La société mise sur une centaine d’événements à l’année : lancement de voitures, escape rooms pour des entreprises, rencontres littéraires… « On a une chance inouïe d’avoir cet espace, ce côté underground qui plaît beaucoup, ces surfaces brutes qui nous permettent de faire ce qu’on veut. On n’est pas loin de la ville et en même temps pas dans un quartier résidentiel. C’est génial, tout est possible. »
La société veut aussi créer un fond de dotation pour soutenir des projets artistiques, comme des résidences éphémères ou des partenariats internationaux : des échanges avec Kyoto, Madrid et Berlin sont déjà prévus.
D’ici à la fin de l’année, Motoco ouvrira aussi un pôle image, sérigraphie et menuiserie à l’atelier, situé à l’arrière du bâtiment, avec d’autres porteurs de projets. « Il n’y a aucune ambition financière : ce n’est pas avec un tel projet qu’on va devenir riche, mais on souhaite trouver un équilibre financier ».
Martine Zussy aime ça, relever des challenges : « Dès que ça roule, ça m’intéresse beaucoup moins. J’aime me lancer dans des choses qui semblent impossibles. Je suis dans le faire, j’ai besoin de mettre les deux pieds dedans, je suis vraiment proche du terrain. On se met en danger en permanence mais qu’est-ce que c’est enthousiasmant ! »

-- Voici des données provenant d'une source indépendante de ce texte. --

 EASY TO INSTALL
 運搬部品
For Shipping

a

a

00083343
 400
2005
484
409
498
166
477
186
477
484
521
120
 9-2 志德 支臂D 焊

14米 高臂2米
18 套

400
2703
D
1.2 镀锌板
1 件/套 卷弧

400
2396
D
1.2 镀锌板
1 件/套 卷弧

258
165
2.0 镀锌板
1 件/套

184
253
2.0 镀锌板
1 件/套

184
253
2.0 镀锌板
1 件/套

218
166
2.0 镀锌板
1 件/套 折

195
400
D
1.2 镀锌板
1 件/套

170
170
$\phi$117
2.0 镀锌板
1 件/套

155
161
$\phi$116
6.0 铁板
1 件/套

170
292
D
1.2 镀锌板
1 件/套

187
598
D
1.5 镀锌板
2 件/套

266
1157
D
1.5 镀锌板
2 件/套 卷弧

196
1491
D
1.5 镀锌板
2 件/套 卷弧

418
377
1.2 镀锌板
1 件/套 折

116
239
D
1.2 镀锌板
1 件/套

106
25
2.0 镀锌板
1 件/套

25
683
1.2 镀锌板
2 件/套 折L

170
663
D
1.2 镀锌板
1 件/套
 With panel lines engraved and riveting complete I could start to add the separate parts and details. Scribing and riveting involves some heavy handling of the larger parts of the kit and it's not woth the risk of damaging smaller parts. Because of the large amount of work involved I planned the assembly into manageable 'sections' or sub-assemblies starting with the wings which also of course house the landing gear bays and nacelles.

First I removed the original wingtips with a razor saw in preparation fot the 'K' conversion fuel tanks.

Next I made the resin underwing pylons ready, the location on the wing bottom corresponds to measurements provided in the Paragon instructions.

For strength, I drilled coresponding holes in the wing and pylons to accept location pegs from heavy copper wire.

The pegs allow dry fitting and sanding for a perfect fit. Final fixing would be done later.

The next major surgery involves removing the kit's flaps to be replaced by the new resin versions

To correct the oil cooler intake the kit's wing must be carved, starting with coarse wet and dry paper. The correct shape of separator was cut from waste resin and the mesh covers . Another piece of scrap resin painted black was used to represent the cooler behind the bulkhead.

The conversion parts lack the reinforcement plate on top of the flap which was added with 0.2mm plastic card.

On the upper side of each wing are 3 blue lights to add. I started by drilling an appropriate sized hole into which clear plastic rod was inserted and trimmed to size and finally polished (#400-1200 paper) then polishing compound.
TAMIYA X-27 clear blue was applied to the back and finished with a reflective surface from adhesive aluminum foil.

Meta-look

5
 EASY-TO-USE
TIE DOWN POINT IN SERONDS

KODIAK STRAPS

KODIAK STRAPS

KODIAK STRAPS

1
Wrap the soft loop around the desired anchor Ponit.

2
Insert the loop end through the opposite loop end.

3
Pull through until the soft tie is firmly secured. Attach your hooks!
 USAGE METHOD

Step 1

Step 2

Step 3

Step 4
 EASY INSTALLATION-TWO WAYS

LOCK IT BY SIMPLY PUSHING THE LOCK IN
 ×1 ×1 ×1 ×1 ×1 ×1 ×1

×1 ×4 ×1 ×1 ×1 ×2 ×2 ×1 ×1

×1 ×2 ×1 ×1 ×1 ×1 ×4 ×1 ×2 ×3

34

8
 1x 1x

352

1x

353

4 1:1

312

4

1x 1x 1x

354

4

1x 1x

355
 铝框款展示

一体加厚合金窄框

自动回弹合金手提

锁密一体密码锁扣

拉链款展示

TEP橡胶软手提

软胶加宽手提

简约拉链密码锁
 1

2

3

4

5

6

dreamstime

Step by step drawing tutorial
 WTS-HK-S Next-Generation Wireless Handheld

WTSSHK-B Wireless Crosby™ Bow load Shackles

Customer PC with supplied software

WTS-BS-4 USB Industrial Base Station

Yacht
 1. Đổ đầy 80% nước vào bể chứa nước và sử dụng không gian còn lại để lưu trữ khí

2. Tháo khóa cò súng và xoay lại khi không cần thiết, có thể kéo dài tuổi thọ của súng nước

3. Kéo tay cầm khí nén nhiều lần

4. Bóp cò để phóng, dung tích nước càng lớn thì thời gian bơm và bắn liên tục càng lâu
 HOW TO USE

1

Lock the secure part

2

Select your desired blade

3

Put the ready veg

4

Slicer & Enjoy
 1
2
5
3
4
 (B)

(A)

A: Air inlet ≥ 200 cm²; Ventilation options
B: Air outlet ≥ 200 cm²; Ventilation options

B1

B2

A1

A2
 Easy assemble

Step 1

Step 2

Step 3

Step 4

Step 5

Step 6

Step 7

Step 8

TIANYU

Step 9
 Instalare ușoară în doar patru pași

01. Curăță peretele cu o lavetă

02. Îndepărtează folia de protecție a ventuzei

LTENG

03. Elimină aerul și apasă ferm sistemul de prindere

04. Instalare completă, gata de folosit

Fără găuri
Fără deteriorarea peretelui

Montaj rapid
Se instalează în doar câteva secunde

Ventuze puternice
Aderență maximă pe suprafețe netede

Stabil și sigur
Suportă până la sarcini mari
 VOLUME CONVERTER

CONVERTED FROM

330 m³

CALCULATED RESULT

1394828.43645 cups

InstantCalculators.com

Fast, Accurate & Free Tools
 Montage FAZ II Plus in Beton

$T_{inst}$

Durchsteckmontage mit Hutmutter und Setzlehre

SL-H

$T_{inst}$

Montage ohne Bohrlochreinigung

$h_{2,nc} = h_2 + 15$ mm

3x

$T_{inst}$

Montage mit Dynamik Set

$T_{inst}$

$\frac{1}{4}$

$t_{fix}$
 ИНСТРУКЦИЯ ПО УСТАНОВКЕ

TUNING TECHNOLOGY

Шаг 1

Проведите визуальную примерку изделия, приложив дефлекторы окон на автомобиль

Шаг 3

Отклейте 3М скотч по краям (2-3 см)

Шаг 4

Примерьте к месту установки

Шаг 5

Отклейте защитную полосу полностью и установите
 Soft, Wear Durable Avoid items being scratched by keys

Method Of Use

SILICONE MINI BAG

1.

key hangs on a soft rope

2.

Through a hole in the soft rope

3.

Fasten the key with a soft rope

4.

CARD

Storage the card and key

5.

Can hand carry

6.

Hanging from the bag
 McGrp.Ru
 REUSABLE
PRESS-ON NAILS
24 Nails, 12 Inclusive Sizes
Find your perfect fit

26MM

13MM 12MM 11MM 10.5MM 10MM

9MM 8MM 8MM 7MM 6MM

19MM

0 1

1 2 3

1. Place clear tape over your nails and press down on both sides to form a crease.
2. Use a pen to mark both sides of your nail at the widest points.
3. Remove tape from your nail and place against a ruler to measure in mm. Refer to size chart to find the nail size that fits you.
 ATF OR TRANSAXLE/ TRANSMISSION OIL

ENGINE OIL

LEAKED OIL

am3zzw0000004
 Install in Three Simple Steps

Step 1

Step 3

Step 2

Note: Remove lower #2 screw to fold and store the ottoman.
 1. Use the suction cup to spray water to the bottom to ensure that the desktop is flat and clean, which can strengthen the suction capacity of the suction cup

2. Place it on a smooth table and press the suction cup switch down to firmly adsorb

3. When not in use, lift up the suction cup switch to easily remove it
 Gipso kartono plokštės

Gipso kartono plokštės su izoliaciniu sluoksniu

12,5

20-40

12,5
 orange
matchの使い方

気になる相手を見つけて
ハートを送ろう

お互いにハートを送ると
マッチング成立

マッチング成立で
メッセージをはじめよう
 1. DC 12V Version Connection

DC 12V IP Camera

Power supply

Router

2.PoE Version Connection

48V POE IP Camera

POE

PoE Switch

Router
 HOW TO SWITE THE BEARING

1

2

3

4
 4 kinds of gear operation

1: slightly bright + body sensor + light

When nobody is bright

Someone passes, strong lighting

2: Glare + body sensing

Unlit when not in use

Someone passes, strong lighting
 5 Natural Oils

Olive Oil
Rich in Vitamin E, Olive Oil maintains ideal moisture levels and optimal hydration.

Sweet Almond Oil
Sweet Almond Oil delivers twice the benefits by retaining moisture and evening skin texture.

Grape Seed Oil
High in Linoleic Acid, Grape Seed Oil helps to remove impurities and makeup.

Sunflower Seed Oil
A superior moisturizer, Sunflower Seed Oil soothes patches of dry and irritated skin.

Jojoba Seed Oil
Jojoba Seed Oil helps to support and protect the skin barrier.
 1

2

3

Article réalisé en avril 2018
Une musique en boucle ?
Keith Jarrett
Votre livre de chevet ?
Lettres à un jeune poète de Rilke, un bouquin que je trimballe depuis mes 15 ans. Un échange entre un poète en devenir et Rilke qui le pousse à trouver des réponses en soi et pas chez les autres.
Une personnalité que vous admirez ?
Howard Buten, un psychologue devenu artiste. Il a pris le meilleur chemin pour répondre à son objectif de vie : faire avancer l’humain et en particulier les enfants.
Un endroit où vous vous sentez bien ?
Chez moi, près de la fenêtre. J’aime être assis dans mon fauteuil comme une vieille à contempler. J’ai autant peur de ne pas savoir agir que de ne pas savoir rien faire.
Ce qui vous émerveille dans la vie ?
Il y a un millier de choses qui m’émerveillent chaque jour, je suis comme une enfant. Mais ça passe toujours par un vecteur humain.
Votre dernière grosse colère ?
À Motoco. J’ai poussé une grosse colère devant des poubelles pas vidées et des choses jetées dans le couloir. J’aime l’ordre et la propreté, c’est mon côté ringard.